元夫と出会ってまだ間もないころ、お互いの過去の話や幼少期の話をしたところ、共通点が多くあり親近感を覚えたことがお付き合いを始めるきっかけでした。
他愛もないようなエピソードや同じ習い事をしていたこと、幼少期に体が弱かったことという些細なことですが、その数が多かったことで親しみを感じていました。
私もはっきりと覚えているわけではありません。でも同じだと親しみを感じたエピソードが本当に彼のものだったのか、結婚してから次々と違和感を覚えることが増えてきました。
過去のエピソードは本当に元夫のもの?
私たちの共通のエピソードというのはそれ自体が特別なものではなくどこにでもあるようなありふれたものです。

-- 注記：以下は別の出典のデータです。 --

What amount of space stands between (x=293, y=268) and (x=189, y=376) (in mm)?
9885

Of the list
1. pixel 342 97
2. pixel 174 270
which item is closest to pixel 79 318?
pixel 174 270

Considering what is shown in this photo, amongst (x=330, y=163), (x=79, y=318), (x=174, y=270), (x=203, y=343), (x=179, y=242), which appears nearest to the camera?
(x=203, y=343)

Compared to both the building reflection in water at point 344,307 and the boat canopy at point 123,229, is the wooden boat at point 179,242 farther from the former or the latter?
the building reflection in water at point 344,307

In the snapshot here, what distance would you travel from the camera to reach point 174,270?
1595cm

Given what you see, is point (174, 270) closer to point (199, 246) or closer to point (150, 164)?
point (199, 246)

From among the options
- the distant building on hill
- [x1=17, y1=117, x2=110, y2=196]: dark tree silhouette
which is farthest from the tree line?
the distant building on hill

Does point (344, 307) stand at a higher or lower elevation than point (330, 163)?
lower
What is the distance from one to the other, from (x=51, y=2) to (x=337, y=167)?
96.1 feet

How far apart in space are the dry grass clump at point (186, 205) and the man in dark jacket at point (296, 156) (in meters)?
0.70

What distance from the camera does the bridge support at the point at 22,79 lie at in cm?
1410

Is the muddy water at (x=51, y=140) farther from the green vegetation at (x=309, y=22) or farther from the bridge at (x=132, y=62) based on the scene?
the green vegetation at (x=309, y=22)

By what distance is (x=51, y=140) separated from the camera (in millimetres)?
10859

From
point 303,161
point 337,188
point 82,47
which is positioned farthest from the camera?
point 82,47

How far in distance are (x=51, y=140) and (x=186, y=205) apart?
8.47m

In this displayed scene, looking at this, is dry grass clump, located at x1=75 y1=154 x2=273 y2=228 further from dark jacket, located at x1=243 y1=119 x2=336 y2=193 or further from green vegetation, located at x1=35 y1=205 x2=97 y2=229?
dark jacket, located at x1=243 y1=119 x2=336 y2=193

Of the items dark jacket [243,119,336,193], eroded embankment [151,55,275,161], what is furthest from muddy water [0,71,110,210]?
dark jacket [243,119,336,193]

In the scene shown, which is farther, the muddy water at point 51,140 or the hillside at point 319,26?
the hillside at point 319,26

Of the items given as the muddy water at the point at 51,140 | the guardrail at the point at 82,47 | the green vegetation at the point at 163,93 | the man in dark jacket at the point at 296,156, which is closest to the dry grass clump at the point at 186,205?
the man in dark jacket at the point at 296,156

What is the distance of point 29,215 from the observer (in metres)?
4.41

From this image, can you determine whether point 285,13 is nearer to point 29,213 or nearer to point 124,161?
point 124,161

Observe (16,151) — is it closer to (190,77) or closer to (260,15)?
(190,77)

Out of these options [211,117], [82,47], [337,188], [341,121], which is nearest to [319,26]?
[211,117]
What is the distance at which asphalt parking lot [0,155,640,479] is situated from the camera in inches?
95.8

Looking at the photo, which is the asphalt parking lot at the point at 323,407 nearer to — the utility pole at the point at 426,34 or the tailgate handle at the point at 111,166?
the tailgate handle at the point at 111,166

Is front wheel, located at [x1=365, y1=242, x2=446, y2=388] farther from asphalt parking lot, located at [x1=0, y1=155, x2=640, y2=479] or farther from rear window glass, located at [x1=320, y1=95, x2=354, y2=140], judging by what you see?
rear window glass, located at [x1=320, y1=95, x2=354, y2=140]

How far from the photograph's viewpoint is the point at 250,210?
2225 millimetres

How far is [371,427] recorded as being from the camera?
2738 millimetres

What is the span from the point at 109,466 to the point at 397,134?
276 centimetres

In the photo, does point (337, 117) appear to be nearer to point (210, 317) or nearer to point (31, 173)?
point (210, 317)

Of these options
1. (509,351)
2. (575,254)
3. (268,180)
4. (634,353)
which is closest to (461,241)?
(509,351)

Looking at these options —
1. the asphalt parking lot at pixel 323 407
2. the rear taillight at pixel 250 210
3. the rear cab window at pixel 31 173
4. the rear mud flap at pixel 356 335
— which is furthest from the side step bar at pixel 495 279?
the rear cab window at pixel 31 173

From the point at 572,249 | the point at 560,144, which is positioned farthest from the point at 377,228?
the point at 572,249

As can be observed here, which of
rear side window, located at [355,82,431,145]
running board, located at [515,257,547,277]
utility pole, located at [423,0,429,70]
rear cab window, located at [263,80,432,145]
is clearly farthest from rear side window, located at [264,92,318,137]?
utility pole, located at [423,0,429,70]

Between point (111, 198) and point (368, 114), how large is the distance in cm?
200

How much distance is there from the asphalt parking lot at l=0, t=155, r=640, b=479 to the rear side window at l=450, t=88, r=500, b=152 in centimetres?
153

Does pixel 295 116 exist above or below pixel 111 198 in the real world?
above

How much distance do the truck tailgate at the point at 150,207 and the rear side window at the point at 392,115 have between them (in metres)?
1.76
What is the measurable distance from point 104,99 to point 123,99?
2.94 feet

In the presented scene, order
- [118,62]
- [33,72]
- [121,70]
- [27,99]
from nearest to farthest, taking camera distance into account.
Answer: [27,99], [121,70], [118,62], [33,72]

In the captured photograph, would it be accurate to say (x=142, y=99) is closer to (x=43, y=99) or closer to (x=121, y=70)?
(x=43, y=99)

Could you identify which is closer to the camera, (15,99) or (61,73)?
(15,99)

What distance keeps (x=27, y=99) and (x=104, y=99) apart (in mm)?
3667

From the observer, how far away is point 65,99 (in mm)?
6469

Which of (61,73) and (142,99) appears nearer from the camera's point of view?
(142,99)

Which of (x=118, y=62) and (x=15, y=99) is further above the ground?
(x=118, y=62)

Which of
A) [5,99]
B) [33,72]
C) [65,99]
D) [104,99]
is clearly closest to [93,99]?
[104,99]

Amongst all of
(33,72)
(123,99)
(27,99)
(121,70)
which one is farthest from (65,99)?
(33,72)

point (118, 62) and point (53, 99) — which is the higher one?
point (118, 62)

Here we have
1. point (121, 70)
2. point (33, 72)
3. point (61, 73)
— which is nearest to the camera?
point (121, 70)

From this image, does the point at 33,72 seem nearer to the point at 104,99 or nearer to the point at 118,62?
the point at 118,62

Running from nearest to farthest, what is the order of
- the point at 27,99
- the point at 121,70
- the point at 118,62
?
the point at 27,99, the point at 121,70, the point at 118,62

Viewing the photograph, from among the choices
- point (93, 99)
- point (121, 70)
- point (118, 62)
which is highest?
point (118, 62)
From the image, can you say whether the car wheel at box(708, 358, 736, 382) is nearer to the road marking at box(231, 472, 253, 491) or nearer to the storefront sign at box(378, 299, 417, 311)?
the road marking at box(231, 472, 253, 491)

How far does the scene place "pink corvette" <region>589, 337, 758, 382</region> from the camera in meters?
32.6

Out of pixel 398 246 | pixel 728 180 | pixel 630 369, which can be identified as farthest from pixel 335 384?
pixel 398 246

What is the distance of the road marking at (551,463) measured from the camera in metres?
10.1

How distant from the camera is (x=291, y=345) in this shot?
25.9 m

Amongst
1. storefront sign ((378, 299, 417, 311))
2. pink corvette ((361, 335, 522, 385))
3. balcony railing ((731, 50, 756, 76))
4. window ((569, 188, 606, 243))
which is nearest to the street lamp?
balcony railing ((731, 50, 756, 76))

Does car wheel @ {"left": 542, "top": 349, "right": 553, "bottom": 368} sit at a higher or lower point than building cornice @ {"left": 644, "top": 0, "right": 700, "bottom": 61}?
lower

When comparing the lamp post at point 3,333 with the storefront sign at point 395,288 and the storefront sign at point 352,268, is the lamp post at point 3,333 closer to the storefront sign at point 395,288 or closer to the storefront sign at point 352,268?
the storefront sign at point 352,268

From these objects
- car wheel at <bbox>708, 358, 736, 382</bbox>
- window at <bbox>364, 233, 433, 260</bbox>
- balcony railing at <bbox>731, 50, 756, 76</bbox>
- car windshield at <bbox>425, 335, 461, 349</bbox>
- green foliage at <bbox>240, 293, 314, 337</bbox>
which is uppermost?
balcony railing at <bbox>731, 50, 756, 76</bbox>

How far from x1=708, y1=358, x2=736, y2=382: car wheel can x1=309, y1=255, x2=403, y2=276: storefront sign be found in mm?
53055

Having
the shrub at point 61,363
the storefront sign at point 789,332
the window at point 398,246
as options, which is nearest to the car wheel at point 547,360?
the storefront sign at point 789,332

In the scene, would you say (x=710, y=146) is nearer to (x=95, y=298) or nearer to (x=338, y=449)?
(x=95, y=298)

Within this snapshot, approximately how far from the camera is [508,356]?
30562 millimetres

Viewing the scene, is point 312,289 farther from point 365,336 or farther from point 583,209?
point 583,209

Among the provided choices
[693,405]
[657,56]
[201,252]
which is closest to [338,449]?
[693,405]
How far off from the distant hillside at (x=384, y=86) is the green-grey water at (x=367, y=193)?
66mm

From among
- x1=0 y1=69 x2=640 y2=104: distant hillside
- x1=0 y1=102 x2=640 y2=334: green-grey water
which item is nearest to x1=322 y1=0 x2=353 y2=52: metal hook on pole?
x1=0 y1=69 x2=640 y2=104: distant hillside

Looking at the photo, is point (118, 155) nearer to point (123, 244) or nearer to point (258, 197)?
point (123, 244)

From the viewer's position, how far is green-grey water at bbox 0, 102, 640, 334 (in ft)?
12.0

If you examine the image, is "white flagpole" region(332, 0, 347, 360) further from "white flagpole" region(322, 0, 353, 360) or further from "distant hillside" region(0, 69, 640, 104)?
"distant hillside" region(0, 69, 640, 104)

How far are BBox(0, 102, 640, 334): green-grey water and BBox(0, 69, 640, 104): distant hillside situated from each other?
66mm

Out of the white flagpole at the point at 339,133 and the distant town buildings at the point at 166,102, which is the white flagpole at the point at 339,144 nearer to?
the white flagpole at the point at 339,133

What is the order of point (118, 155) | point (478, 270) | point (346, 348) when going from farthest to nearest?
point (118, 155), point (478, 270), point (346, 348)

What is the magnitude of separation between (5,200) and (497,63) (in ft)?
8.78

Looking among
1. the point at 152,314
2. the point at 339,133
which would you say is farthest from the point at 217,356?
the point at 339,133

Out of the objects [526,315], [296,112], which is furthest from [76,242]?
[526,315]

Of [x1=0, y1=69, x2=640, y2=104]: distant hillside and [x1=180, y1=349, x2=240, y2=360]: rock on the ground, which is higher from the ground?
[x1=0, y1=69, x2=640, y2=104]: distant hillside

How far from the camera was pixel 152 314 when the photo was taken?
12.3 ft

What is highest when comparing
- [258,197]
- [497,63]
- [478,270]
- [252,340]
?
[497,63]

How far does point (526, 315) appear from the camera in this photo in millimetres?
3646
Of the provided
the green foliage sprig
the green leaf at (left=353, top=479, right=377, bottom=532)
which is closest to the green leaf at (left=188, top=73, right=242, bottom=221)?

特別その事柄をよく知っていないと話せないものではありません。嘘がうまい人であれば、その場でエピソードをつくって、さも本当のことのように話すことができるようなそんな話題でした。
ドライブに出かけることが多かったので車内で会話を途切れさせてはいけないと思い、趣味の話、好きな音楽の話、仕事の話など、とにかく自分の話をしたと思います。そして私が話した話に「俺もそうだった」と夫が同じエピソードを教えてくれることが多くありました。その話を聞いて、なんて共通点が多いのだろうと思っていたのですが、もしかしたら共通のものだと言われたエピソードは夫のものではなかったかもしれません。
違和感を覚えたのは結婚してから
私が言ったことが「もともと知っていたこと」になっていた
週末に会うだけの交際期間と違い、毎日一緒にいると話のほころびというのはよく見えてくるものです。最初に違和感を覚えたのは、私が以前に夫に教えたことを夫が「前から知っていたこと」に変わったことからでした。
夫は結婚前に料理を一切したことがなく、料理経験のある私が夫に料理を教えることが多々ありました。この時すり替わったエピソードはちょうど、私が教えた調理方法についてでした。
夫は、私が夫に教えた調理方法を全く同じフレーズで同じ内容を録音を再生するかのように以前から知っていた知識として披露しはじめました。さらには、私がその調理方法を全く知らないであることを前提に話し始めたのです。
誰かから教えてもらった知識を、また別の誰かに教えたくなる欲求は人間だれしも持ち合わせていると思います。しかし、それを教えてもらった当人にやるとなると意味合いが変わってくると思います。
そしてなによりも恐ろしかったのが、私が夫にその方法を教えたのがわずか2、3日前のことだったということでした。
たった数日の間に、私がもともと結婚前から作っていた料理は私が全く知らないものになり、一度も作ったことがなかったはずの彼がそれを以前から知っていたことに変わっていました。
過去の自分を否定するかのような発言
元夫は結婚前に、大学時代に占いサークルに所属していたと話していました。
ある日帰り道に手相占いの雑誌を買って帰ったときのことです。買ってきた雑誌を見せて一緒にお互いの手相を見ないかと夫に言ったところ夫からは、
「占いなんて信じていたらみんなにバカにされるよ」
と一言。占い自体を全否定する言葉が返ってきました。
占いサークルでタロット占いをしていたと言っていた人がです。
私は「みんなって誰なの?その人の前で占いの話をしたらきっとバカにされるから前もって誰か教えて。」と咄嗟に応えました。夫はすぐに黙ってしまいました。そのみんなが誰なのか本当に知りたかったわけではなかったので、バツの悪そうな夫を見てそれ以上追及するのはやめました。結局本は開くのがバカバカしくなり袋の中に戻してこの話題を替えることにしました。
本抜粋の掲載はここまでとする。